You get what you allow.
Sometimes, you’re just going to feel restless as caregiver. You’re going to want to run, to scream, to change your name to Flo and become a waitress on some seaside pier restaurant (my fantasy, not yours necessarily).
When you feel like running, then run. Get out as much as you can. Even if it’s just out the front door and around the block. Hide, sneak out, stay in bed an extra half hour, stand in your shower until the water turns cold. Do what your gut is telling you to do–at least in some small way. If you let off the pressure valve, then maybe, maybe the whole thing won’t blow.
Trust yourself.
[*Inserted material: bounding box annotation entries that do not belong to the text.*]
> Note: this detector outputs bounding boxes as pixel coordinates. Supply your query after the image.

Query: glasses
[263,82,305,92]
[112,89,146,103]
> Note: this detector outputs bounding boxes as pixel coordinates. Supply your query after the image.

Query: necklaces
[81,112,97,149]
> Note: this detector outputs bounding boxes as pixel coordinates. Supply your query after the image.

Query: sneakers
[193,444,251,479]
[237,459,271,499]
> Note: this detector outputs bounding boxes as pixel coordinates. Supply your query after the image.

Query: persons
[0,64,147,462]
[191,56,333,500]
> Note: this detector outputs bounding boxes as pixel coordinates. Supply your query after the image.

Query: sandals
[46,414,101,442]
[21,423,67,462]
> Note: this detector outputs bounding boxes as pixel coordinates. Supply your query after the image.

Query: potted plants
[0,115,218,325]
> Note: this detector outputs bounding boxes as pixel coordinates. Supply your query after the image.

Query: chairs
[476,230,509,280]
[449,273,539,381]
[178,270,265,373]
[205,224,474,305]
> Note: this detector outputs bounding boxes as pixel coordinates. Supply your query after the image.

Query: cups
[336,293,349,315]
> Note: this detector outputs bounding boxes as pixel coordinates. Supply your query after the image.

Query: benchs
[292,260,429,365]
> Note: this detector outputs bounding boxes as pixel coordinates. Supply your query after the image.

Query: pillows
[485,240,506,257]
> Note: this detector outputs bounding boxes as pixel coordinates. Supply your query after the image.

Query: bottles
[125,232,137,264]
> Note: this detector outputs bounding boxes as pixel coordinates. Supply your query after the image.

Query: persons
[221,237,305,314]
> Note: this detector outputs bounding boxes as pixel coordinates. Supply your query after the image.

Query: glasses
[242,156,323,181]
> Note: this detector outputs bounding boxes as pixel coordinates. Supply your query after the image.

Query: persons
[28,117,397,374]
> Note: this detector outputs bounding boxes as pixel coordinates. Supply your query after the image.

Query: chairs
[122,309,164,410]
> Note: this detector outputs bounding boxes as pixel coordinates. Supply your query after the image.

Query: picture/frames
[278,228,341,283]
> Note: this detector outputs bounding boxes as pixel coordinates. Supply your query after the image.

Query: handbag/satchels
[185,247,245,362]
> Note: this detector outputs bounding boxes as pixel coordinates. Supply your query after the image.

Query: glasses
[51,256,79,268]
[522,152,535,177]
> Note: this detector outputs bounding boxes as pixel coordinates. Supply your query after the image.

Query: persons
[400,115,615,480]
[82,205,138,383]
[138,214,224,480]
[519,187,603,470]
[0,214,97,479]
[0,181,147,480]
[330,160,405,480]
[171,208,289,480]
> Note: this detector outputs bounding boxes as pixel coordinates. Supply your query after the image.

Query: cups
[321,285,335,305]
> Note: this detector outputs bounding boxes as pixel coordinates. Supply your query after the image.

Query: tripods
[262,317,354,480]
Trust your journey and this process.
Later, there will come a time when you might not be able to “run,” so do it now. Trust that you will come back.
After your loved one passes, you’ll go through this all over again—there’ll be days when you just can’t be at home. It’s a part of the grieving process. There’ll be other days, or weeks that you can’t make yourself leave. Home feels safe.
Again, trust yourself. Trust that your body, your soul, and your heart knows how to heal itself.